Records from a set of spatial questions:

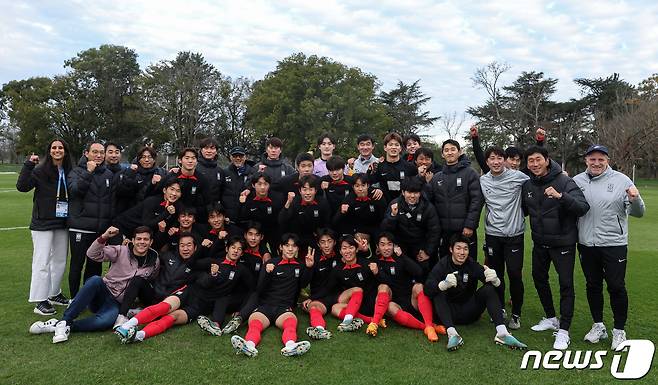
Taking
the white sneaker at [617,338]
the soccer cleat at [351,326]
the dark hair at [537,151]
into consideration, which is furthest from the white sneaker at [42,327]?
the white sneaker at [617,338]

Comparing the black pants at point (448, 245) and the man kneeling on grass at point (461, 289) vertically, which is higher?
the black pants at point (448, 245)

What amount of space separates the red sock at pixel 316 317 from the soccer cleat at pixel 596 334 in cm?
276

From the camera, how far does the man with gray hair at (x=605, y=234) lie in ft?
15.0

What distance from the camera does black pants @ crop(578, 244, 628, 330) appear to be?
4.58 m

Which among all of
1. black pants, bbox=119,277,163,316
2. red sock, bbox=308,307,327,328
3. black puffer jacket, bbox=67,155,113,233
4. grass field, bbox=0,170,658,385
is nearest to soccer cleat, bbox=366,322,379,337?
grass field, bbox=0,170,658,385

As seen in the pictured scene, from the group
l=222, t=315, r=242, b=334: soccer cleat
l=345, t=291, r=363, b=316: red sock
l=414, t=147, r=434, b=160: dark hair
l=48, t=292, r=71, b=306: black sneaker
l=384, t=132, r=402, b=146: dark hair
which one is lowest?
l=48, t=292, r=71, b=306: black sneaker

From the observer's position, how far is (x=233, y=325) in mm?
4922

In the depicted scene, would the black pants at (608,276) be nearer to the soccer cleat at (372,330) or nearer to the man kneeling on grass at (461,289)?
the man kneeling on grass at (461,289)

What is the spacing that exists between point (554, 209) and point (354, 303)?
2401 mm

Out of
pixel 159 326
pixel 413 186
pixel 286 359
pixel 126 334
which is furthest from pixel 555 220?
pixel 126 334

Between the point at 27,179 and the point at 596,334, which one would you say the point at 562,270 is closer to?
the point at 596,334

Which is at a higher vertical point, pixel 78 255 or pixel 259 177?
pixel 259 177

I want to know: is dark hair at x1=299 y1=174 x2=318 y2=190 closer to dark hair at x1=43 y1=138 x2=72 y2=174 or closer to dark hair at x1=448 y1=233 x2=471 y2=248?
dark hair at x1=448 y1=233 x2=471 y2=248

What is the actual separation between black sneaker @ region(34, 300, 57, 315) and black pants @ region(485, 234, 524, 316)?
520 centimetres
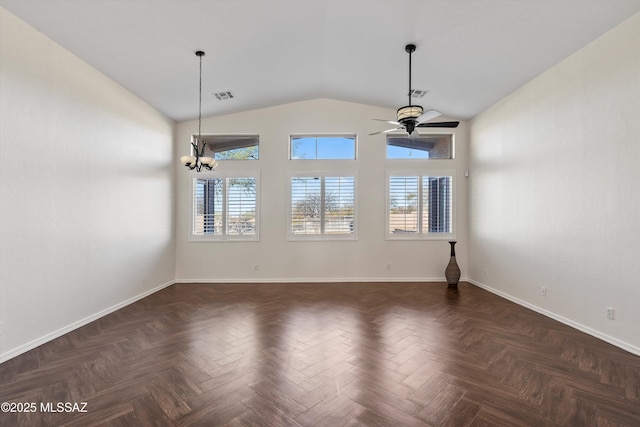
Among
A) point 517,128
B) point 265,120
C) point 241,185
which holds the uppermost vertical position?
point 265,120

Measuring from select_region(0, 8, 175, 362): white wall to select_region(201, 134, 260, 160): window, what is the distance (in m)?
1.31

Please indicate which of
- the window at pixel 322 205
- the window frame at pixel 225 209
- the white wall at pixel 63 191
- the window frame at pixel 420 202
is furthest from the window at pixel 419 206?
the white wall at pixel 63 191

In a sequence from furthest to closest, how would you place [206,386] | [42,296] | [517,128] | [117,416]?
1. [517,128]
2. [42,296]
3. [206,386]
4. [117,416]

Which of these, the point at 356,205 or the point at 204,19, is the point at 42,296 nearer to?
the point at 204,19

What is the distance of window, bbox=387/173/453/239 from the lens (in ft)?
19.3

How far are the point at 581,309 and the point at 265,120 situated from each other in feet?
18.9

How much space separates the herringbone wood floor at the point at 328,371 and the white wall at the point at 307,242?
1813 mm

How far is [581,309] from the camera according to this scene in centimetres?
338

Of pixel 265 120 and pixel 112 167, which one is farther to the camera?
pixel 265 120

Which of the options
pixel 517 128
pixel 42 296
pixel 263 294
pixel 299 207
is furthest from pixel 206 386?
pixel 517 128

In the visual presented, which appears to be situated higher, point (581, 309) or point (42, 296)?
point (42, 296)

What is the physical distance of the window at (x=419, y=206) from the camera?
5.89 metres

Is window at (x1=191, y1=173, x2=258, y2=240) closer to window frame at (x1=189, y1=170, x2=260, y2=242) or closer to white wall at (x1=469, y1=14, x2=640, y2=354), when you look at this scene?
window frame at (x1=189, y1=170, x2=260, y2=242)

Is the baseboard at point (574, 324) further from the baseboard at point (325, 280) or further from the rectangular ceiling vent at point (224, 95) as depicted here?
the rectangular ceiling vent at point (224, 95)
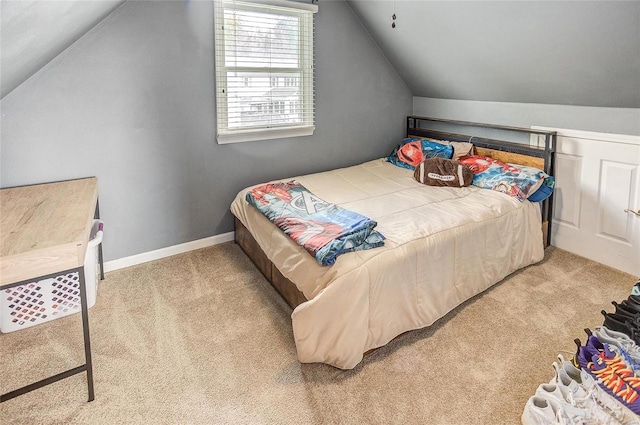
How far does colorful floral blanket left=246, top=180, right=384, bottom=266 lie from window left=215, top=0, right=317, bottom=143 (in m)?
0.70

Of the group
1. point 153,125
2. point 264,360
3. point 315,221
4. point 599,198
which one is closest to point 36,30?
point 153,125

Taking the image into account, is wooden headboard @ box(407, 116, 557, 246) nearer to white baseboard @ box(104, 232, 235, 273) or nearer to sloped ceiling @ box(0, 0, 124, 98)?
white baseboard @ box(104, 232, 235, 273)

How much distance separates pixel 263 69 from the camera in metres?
3.29

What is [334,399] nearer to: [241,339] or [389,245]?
[241,339]

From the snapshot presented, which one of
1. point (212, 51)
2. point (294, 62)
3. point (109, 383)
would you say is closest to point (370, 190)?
point (294, 62)

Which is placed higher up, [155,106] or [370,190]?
[155,106]

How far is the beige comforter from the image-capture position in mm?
1889

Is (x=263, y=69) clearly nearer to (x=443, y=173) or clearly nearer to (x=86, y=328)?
(x=443, y=173)

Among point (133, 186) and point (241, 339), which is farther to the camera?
point (133, 186)

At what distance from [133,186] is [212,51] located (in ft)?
3.87

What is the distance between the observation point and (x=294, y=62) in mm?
3457

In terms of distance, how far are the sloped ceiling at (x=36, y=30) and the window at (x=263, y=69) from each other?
2.74ft

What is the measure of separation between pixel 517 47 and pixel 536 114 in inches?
26.1

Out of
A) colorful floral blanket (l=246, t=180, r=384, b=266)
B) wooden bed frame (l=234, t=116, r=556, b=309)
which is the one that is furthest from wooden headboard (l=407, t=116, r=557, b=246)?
colorful floral blanket (l=246, t=180, r=384, b=266)
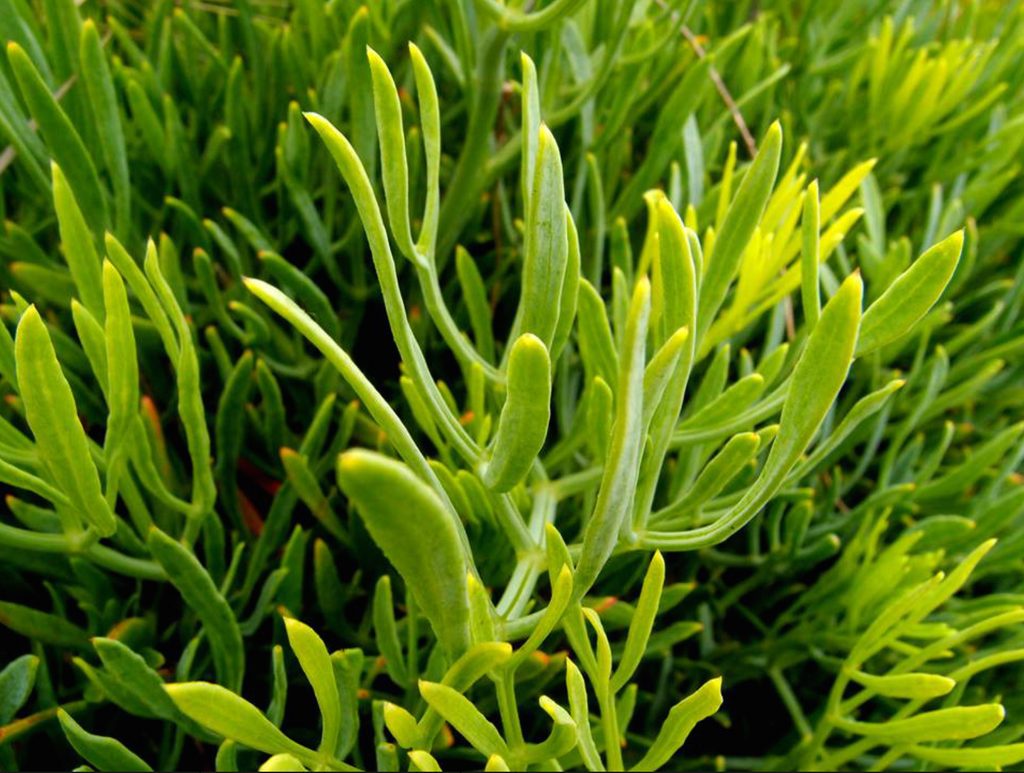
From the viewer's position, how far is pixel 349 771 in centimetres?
32

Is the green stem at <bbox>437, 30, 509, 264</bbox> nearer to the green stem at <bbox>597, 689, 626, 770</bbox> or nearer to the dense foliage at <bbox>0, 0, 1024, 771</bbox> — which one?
the dense foliage at <bbox>0, 0, 1024, 771</bbox>

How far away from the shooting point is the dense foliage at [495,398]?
29cm

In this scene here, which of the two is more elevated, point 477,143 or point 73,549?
point 477,143

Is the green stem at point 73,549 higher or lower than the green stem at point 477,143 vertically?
lower

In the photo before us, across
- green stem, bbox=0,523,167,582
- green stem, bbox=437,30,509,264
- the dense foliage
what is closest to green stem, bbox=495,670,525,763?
the dense foliage

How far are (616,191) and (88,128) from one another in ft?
1.06

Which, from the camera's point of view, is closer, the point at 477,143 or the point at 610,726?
the point at 610,726

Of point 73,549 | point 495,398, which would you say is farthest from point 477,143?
point 73,549

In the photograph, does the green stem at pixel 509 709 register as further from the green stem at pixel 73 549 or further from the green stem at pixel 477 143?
the green stem at pixel 477 143

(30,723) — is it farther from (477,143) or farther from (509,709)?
(477,143)

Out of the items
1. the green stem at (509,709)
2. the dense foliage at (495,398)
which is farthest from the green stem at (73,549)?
the green stem at (509,709)

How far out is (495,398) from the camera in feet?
1.29

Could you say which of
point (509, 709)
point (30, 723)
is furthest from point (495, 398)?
point (30, 723)

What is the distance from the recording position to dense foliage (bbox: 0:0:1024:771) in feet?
0.95
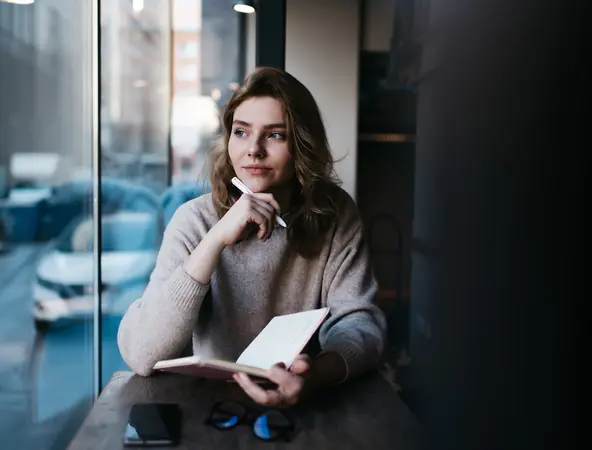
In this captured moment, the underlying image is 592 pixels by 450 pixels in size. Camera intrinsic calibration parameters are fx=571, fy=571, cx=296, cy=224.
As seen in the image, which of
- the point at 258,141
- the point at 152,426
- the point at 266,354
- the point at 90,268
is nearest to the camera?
the point at 152,426

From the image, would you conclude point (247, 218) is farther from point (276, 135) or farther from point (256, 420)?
point (256, 420)

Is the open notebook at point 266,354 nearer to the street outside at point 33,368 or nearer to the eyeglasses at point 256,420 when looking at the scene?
the eyeglasses at point 256,420

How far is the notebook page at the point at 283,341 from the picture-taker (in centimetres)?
85

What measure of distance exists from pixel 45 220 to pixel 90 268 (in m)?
0.26

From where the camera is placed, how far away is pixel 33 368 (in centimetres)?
221

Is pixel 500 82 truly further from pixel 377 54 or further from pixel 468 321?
pixel 468 321

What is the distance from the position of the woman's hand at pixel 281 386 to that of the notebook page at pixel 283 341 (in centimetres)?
2

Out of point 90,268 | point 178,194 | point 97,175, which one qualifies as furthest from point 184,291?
point 90,268

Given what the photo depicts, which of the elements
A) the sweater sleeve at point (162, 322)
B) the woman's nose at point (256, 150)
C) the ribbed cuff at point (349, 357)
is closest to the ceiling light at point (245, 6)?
the woman's nose at point (256, 150)

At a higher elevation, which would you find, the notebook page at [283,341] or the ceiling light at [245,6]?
the ceiling light at [245,6]

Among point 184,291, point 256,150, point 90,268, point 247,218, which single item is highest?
point 256,150

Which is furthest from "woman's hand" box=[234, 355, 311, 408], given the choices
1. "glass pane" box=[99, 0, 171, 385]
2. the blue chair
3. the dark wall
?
"glass pane" box=[99, 0, 171, 385]

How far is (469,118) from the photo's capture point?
165 cm

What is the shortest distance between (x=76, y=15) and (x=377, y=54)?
0.95 meters
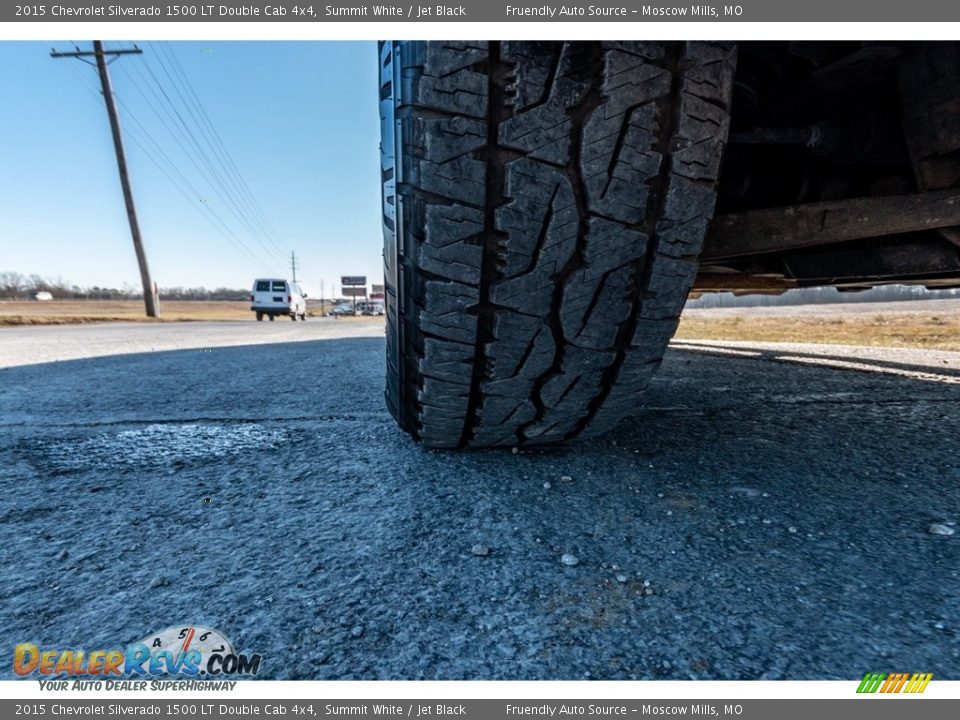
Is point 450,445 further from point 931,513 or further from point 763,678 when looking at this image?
point 931,513

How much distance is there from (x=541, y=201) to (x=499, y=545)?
573 millimetres

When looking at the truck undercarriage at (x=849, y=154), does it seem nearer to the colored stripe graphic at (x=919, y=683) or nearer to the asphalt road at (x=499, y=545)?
the asphalt road at (x=499, y=545)

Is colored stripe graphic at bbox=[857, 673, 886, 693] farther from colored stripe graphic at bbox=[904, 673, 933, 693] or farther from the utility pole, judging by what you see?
the utility pole

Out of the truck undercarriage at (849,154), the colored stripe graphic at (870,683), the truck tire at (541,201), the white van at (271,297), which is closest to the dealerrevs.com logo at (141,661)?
the truck tire at (541,201)

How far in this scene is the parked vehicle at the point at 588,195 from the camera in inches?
28.2

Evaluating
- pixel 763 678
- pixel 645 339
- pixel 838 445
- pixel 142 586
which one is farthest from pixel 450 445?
pixel 838 445

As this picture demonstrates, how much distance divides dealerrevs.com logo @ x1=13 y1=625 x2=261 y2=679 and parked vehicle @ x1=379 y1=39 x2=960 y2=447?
0.52 meters

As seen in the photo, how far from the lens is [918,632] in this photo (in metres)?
0.53

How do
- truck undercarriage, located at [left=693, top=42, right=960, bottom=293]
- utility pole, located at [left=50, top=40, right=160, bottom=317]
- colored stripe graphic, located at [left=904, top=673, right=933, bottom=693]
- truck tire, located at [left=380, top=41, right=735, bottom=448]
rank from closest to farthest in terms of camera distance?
1. colored stripe graphic, located at [left=904, top=673, right=933, bottom=693]
2. truck tire, located at [left=380, top=41, right=735, bottom=448]
3. truck undercarriage, located at [left=693, top=42, right=960, bottom=293]
4. utility pole, located at [left=50, top=40, right=160, bottom=317]

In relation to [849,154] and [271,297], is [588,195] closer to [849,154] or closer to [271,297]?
[849,154]

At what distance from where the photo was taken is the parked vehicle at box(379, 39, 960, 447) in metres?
0.72

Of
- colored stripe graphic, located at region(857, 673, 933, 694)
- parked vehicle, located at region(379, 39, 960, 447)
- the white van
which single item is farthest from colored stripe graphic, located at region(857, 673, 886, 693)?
the white van

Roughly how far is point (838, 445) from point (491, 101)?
1.22m

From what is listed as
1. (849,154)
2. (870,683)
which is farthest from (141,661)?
(849,154)
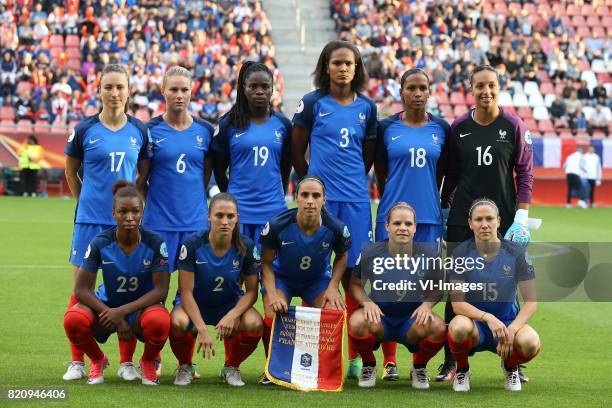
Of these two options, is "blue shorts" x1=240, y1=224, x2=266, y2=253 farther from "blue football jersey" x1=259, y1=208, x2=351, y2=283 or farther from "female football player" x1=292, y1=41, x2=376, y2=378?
"female football player" x1=292, y1=41, x2=376, y2=378

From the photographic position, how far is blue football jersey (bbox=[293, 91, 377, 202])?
7.45 meters

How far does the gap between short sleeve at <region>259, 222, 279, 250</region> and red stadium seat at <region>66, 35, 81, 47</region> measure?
22.7 m

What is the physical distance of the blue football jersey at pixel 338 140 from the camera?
7449 millimetres

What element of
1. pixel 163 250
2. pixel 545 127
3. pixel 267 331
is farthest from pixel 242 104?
pixel 545 127

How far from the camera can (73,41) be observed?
2873cm

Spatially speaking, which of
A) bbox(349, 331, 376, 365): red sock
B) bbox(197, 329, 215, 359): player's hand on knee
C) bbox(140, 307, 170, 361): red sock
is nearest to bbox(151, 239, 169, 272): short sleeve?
bbox(140, 307, 170, 361): red sock

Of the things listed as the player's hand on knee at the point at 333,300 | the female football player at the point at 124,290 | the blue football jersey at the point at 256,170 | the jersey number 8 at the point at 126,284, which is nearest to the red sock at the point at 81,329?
the female football player at the point at 124,290

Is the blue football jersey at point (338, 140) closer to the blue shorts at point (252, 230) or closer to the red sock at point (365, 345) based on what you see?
the blue shorts at point (252, 230)

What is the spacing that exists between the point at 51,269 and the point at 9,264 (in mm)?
645

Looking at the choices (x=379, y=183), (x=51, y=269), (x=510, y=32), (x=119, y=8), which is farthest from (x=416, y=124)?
(x=510, y=32)

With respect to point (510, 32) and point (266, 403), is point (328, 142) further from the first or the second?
point (510, 32)

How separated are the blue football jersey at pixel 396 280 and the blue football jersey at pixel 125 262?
1.32 m

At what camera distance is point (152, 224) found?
7508mm

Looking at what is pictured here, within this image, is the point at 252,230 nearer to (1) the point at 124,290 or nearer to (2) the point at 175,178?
(2) the point at 175,178
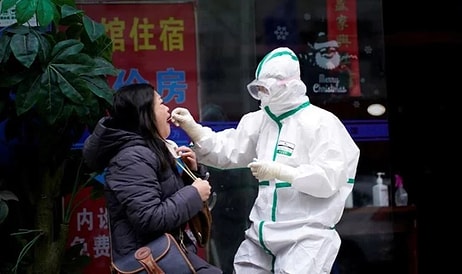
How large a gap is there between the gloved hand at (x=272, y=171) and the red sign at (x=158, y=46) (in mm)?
1735

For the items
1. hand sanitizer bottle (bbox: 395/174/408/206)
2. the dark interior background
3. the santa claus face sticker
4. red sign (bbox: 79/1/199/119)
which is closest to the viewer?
red sign (bbox: 79/1/199/119)

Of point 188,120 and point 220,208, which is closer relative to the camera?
point 188,120

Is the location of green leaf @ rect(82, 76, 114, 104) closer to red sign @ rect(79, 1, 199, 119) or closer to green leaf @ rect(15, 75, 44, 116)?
green leaf @ rect(15, 75, 44, 116)

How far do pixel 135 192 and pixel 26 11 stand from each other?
4.08 feet

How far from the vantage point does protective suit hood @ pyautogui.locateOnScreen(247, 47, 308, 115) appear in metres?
3.78

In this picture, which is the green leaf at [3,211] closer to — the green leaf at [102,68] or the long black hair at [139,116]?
the green leaf at [102,68]

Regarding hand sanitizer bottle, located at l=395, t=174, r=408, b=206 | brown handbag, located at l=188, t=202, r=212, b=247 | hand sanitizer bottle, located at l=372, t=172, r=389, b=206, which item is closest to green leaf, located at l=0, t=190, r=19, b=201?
brown handbag, located at l=188, t=202, r=212, b=247

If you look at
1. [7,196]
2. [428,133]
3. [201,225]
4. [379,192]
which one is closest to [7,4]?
[7,196]

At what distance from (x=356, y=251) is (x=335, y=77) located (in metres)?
1.18

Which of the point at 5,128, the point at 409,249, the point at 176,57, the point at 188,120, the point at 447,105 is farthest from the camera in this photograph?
the point at 447,105

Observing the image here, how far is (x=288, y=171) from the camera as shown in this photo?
364 cm

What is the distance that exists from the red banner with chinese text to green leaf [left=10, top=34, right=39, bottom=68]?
2203 mm

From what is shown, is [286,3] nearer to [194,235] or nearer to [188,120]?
[188,120]

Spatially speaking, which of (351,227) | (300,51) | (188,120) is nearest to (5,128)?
(188,120)
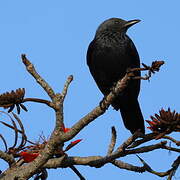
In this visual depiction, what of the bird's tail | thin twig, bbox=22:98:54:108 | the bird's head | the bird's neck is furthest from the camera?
the bird's head

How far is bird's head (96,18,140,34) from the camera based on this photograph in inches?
248

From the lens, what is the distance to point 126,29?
20.9 feet

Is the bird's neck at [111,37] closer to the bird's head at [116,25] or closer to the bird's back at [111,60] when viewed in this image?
the bird's back at [111,60]

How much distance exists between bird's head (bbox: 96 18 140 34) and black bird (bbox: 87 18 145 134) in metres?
0.21

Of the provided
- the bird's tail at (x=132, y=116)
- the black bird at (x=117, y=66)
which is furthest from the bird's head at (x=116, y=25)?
the bird's tail at (x=132, y=116)

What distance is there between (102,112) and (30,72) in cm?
60

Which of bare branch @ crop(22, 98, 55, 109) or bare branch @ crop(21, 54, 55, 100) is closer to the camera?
bare branch @ crop(22, 98, 55, 109)

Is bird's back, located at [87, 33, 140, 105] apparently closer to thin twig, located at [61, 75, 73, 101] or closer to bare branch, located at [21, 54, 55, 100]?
thin twig, located at [61, 75, 73, 101]

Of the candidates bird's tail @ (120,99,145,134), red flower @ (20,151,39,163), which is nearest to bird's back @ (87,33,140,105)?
bird's tail @ (120,99,145,134)

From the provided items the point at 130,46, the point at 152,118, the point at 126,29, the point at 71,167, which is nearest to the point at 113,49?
the point at 130,46

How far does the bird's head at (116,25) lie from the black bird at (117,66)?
21 cm

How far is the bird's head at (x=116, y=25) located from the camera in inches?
248

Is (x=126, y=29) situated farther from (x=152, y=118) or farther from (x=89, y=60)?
(x=152, y=118)

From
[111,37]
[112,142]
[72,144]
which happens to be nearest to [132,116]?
[111,37]
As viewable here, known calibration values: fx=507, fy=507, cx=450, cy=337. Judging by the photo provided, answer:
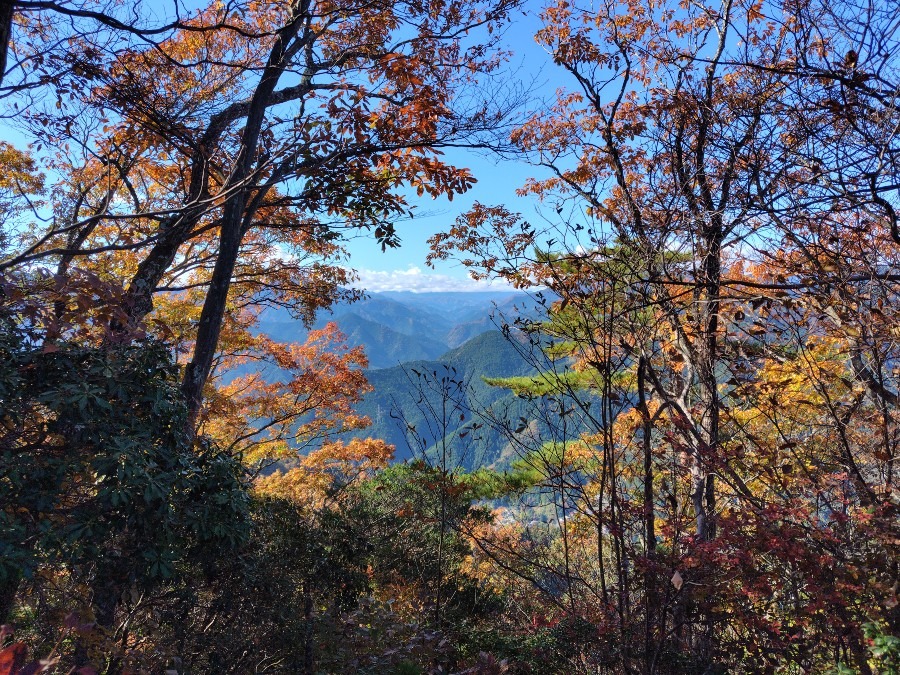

**The exercise**
Please gather every line above that contains the word "woman", and copy each one in full.

**Response to this task**
What is the distance from the position of the woman's hand at pixel 281 386 to that of the notebook page at pixel 283 341 (in centimetres)?
B) the woman's nose at point (256, 150)
the woman's nose at point (256, 150)
Which is furthest from "woman's hand" box=[234, 355, 311, 408], given the choices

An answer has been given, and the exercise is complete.